Test name Times in ms. Less is better = faster
OrientDB 1.0rc1 snapshot Neo4J 1.3 + faster, - slower
VertexTestSuite 13,380.67 23,647.54 +176,7%
EdgeTestSuite 7,508.78 14,139.71 +188,3%
GraphTestSuite 9,514.58 18,664.99 +196,2%
IndexableGraphTestSuite 523.92 969.06 +185,0%
IndexTestSuite 263.58 640.80 +243,1%
AutomaticIndexTestSuite 1,672.92 2,943.86 +176,0%
TransactionGraphTestSuite 1,378.59 3,047.77 +221,1%
GraphMLReaderTestSuite 1,418.21 1,805.27 +127,3%
Total 35,661.25 65,859.00 +184,7%

In this case OrientDB completes all the tests in about half time: +184,7% faster than Neo4J. I was not able to complete all the tests on Windows 7 machine (Intel i7 720q, 4GB Ram, HD 7200rpm) since Neo4J gives errors and break the test suite:

Test name Times in ms. Less is better = faster
OrientDB 1.0rc1 snapshot Neo4J 1.3 + faster, - slower
VertexTestSuite 7,762.61 51,474.76 +663,1%
EdgeTestSuite 6,737.59 71,479.28 +1.060,9%
GraphTestSuite 7,280.43 75,695.77 +1.039,7%
IndexableGraphTestSuite 2,766.07 Error n.a.
IndexTestSuite 1,064.49 Error n.a.
AutomaticIndexTestSuite 2,796.08 Error n.a.
TransactionGraphTestSuite 3,471.80 Error n.a.
GraphMLReaderTestSuite 3,067.81 Error n.a.
Total 34,946.88 198,649.81 +921,2%

However by looking at the 3 available tests OrientDB outperforms Neo4J also on Windows machines of +921,2%!

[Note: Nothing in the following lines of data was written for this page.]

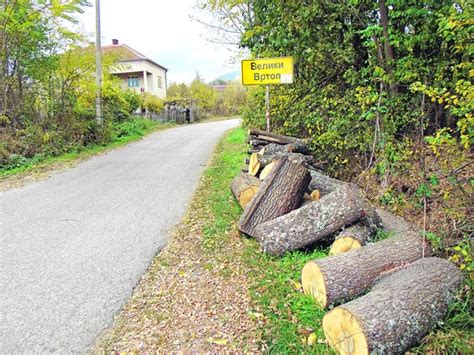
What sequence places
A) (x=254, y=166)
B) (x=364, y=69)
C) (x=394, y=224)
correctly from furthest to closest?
(x=254, y=166), (x=364, y=69), (x=394, y=224)

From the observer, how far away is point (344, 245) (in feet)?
12.5

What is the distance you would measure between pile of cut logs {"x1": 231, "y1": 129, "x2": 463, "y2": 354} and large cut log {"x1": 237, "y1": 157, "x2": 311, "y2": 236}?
0.5 inches

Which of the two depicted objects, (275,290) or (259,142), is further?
(259,142)

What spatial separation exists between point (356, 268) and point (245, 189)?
264 centimetres

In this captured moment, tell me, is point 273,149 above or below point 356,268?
above

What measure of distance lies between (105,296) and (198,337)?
1179mm

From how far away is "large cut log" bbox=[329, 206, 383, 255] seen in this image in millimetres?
3785

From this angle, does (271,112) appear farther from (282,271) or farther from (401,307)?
(401,307)

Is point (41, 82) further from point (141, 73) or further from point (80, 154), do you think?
point (141, 73)

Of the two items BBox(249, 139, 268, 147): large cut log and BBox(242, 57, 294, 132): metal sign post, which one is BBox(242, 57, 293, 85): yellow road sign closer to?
BBox(242, 57, 294, 132): metal sign post

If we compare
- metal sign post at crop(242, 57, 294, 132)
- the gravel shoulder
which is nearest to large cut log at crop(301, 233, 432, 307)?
the gravel shoulder

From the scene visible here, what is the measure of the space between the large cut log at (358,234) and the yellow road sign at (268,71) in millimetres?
4066

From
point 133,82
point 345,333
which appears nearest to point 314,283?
point 345,333

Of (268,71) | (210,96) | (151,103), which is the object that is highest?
(210,96)
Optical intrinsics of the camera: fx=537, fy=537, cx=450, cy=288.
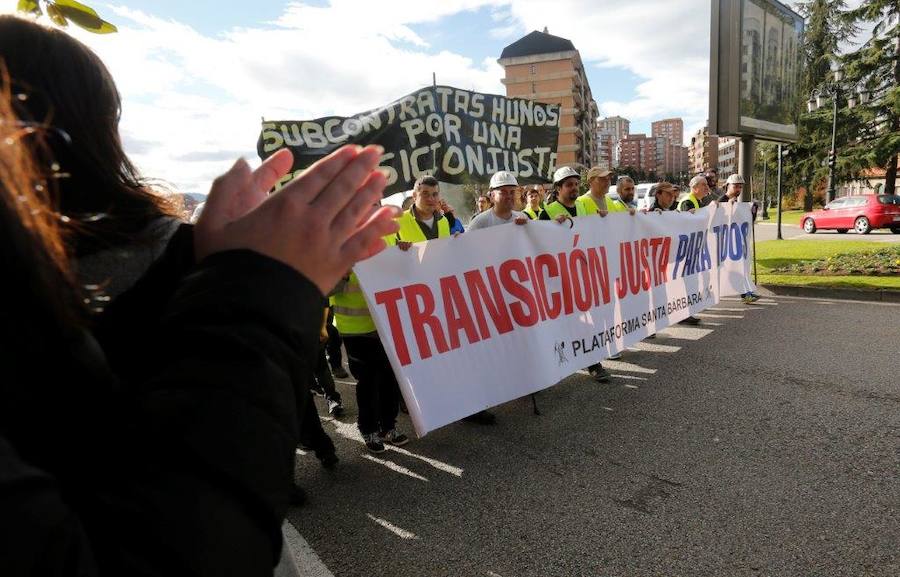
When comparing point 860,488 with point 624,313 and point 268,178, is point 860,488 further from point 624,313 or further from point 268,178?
point 268,178

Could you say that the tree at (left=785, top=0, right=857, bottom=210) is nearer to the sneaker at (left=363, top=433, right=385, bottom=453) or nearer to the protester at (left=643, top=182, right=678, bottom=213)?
the protester at (left=643, top=182, right=678, bottom=213)

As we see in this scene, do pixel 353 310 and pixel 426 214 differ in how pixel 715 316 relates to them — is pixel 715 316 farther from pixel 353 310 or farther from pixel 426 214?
pixel 353 310

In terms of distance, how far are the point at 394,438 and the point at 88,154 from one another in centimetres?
399

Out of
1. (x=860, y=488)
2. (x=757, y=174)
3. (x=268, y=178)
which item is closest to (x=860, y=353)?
(x=860, y=488)

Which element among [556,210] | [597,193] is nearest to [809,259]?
[597,193]

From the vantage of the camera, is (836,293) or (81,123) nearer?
(81,123)

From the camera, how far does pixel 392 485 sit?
3721 millimetres

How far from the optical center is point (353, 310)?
4223 millimetres

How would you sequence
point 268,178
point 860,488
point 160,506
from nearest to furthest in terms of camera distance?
point 160,506
point 268,178
point 860,488

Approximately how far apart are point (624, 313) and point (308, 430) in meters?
3.31

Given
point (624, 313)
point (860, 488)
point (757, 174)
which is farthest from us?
point (757, 174)

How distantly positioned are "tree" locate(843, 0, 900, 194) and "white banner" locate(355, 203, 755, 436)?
34.7 meters

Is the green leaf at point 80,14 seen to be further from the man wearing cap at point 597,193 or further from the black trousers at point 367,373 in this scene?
the man wearing cap at point 597,193

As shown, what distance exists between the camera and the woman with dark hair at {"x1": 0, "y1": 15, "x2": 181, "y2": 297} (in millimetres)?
669
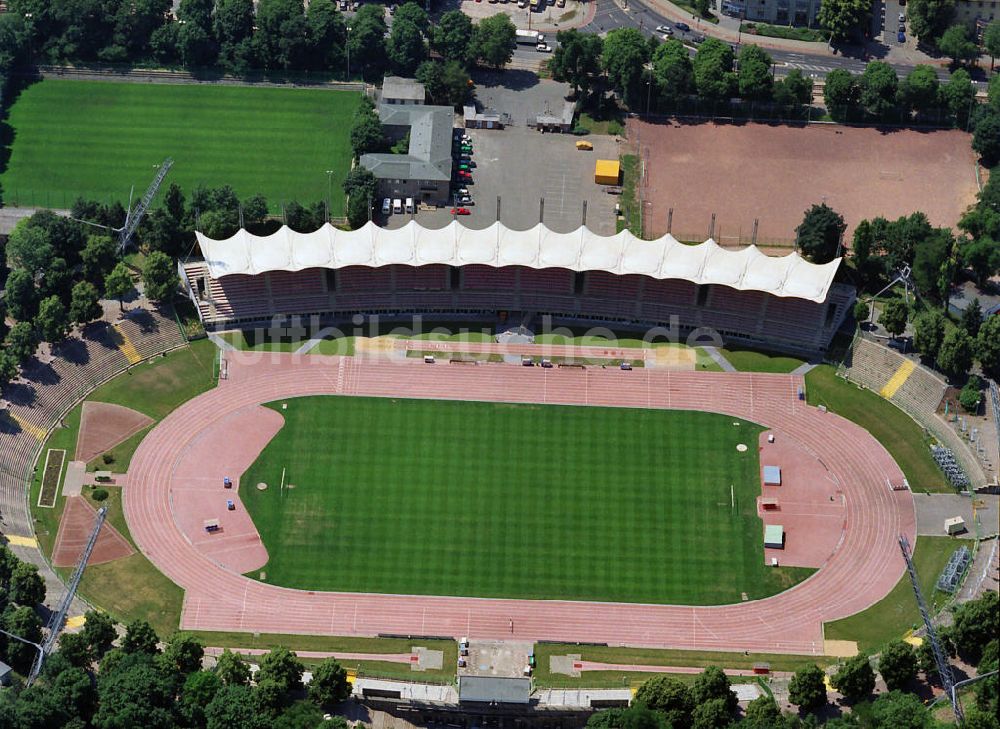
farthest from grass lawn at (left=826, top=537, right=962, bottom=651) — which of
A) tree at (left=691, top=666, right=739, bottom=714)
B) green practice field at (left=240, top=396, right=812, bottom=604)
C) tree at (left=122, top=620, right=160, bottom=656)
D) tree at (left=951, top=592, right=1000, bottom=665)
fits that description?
tree at (left=122, top=620, right=160, bottom=656)

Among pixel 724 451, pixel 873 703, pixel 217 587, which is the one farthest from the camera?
pixel 724 451

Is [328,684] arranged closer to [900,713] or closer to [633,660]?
[633,660]

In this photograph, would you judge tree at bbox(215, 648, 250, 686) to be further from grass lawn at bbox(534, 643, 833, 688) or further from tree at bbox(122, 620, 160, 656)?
grass lawn at bbox(534, 643, 833, 688)

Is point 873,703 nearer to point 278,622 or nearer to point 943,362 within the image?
point 943,362

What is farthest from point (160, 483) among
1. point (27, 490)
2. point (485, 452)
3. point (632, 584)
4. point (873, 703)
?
point (873, 703)

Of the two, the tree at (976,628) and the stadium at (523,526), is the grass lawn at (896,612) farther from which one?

Another interesting point is about the platforms. Linux CentOS performs very well even if the underlying HW is cheaper & older than the other 2 machines.

I'm pretty satisfied of these results in relation to the previous ones where Neo4J performed better in some circumstances. Thank you to all the OrientDB contributors and users that have made this possible!

It's not time to rest or sleep, because the work is not yet ended: all the efforts now are for the 1.0 release.

How to execute these test on my PC?

To re-execute the same test on your machine just install Java 6, Git and Apache Maven. Then execute these command in a shell (or command prompt if you've MS Windows):

> git clone git://github.com/tinkerpop/blueprints.git
> cd blueprints
> mvn install

Now wait that all the software is compiled and all the tests start. Now you've your results. Please share them to the OrientDB Group attaching your HW/SW configuration!